Sound far-fetched? First-generation chatbots are now in service at a number of insurers providing customer service that never sleeps and the first chatbot selling travel insurance on Facebook Messenger was launched in Singapore in 2017. While most of the bots built right now will not fool you into thinking that you’re talking with a human, don’t dismiss the simple things they may do like answering questions or helping guide customers through sign-up or claims processes. It may seem like the leap between first- and second-generation systems that know about you is a big one. It isn’t, the technology is actually already here, the problem is gaining access to data sources that link you unambiguously to your data. This is changing quickly since governments spurred by “Know Your Customer” (KYC) regulations are putting directories of citizens and taxpayers online to reduce fraud. Singapore is launching its KYC system for Singapore residents in early 2018. Once these KYC systems come online, the personal data can be crossed with social media platforms to provide you with everything you need to put together a basic customized insurance program. We’ll see the first of these systems by 2022/3.

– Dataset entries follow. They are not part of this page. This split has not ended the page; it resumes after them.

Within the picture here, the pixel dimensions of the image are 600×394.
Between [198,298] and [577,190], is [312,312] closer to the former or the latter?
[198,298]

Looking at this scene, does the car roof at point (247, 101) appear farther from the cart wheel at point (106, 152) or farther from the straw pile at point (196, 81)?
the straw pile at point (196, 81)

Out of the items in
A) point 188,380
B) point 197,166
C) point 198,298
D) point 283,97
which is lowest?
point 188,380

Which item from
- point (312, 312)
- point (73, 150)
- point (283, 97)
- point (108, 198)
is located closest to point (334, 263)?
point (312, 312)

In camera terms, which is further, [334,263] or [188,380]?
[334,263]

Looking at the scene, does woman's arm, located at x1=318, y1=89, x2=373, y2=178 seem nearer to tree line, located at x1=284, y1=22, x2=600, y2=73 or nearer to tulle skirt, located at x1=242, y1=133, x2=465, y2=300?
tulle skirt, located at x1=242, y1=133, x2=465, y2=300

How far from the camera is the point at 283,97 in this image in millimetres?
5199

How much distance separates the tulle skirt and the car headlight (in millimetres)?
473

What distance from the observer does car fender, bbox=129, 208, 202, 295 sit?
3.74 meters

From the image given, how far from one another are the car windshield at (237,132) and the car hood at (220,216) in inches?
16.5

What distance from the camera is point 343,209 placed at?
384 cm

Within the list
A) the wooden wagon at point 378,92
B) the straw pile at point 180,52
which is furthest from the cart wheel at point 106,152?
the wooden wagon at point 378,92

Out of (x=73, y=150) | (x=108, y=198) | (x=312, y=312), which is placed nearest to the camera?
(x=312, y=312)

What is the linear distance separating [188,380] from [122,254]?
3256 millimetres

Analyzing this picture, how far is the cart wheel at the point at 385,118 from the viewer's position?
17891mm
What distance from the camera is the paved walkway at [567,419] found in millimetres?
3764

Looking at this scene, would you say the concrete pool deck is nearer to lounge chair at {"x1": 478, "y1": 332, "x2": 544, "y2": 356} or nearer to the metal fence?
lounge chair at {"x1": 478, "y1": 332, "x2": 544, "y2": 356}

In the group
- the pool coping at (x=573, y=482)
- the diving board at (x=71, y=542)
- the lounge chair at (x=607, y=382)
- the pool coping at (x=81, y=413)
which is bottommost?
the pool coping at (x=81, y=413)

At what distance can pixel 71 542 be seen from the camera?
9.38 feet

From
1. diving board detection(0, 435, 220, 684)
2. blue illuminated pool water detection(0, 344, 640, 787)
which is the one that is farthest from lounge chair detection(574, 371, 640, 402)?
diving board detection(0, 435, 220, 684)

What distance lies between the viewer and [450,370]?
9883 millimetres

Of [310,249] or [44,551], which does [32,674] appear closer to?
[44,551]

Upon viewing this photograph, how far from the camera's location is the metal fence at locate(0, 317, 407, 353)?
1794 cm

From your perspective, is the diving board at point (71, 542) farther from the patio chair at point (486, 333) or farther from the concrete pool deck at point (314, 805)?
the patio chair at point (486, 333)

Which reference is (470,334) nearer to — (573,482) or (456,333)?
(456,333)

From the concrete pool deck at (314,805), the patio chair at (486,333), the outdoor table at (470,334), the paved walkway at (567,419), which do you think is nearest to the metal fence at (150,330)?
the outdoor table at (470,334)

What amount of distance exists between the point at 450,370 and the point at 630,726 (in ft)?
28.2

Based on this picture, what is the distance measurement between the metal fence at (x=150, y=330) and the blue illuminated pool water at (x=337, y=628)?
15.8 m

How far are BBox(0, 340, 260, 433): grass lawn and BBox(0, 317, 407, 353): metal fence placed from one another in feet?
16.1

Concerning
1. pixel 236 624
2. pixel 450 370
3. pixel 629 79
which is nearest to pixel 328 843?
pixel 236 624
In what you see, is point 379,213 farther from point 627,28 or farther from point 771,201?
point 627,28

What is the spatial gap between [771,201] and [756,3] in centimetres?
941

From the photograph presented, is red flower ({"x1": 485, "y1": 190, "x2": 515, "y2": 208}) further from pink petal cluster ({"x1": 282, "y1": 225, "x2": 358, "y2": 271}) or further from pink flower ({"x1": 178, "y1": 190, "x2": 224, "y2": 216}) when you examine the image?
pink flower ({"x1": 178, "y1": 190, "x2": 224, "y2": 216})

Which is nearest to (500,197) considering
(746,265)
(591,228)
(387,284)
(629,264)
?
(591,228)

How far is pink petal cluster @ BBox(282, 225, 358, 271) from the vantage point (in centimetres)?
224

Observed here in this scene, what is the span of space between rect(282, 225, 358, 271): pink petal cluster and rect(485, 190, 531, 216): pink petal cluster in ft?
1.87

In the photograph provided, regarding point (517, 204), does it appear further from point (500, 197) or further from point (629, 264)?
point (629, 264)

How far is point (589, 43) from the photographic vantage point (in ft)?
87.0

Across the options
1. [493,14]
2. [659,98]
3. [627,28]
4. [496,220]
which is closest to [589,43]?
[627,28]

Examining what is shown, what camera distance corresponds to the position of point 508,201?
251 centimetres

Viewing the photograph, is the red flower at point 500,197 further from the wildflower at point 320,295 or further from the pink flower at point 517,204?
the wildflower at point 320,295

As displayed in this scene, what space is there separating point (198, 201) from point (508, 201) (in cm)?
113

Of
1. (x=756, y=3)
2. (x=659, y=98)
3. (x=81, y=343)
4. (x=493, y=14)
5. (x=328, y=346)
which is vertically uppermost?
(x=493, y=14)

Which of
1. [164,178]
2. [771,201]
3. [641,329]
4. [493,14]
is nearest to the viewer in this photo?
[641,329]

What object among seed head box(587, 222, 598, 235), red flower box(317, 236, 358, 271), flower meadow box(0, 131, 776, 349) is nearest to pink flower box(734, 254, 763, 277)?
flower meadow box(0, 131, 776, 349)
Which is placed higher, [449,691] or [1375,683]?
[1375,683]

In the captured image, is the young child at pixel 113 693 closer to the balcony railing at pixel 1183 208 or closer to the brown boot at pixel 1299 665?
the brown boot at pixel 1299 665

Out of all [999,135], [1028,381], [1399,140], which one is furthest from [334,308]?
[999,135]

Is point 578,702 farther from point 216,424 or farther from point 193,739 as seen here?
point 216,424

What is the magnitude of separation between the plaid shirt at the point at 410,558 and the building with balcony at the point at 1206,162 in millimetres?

If AI is going to help make policies more personalized, the natural fallout is that insurers will need to learn to blend our policies into a more goal-based view of coverage rather than selling a series of disjointed policies. Successfully underwriting these new policies will also require AI as they will be priced upon multiple dimensions of risk characteristics that will be taken from the client’s actual behaviour. Take auto, for example, where each client will have a customized risk spectrum based on five to ten dimensions, each with a differing risk score. It’s easy to imagine a risk spectrum composed of days used, miles travelled, region, speed, telephone usage, passenger numbers, braking force, and any other data on-board telematics may give us. Now take this auto profile and add it to similar metrics collected on the insured’s health, property, occupation, and hobbies and you can build a policy that gives your clients more personalized coverage than ever before. Just as importantly, you’re going to reallocate your clients’ money to areas where they need the most protection and better underwrite their “real” demonstrable risks. It’s a future that I look forward to.

The Next Generation of Insurance Will be Built on AI

So far, we’ve only considered what AI is going to do to our existing systems to improve the customer experience and access behavioural data more easily. The next step for AI will be to help us design new types of insurance coverage for risks that can only be defined with use of AI. The most obvious place for AI to do this is in cyberspace since humans aren’t equipped to monitor or respond to threats in cyberspace until after the damage is done. Cyber security is really a new frontier for the insurance world and an area where AI can monitor, mitigate, and quantify risks faced by our customers. They can scan our cyber-life for signs of malicious attack, raise alarms, and give a clear unambiguous view of the severity of the attack or even potential damages. The threats monitored by AI will be subtler than data theft or loss due to malicious activities currently covered in cyber policies, but go to the root of insuring our cyber-life and that this life has value beyond the data. Access to granular data on health, life, loss, driving behaviour, and personal habits will shatter actuarial norms. Just as significantly, AI’s access to new data from our cyber-life will give us new quantifiable dimensions of risk that we can price and manage.

I know some of you are thinking that this is going to happen in the distant future and that it won’t affect you. You’re mistaken. These changes are happening now. AI is going to make insurance easier, cheaper, more personalized and will manage more kinds of risks than we can currently conceive. It will change how we interact with our customers and improve the overall customer experience. Paper and PDF forms are the cement and bricks that built our industry. The next generation of insurance will be built on AI. So start thinking more like an AI company and less like an insurer if you want to survive this paradigm shift.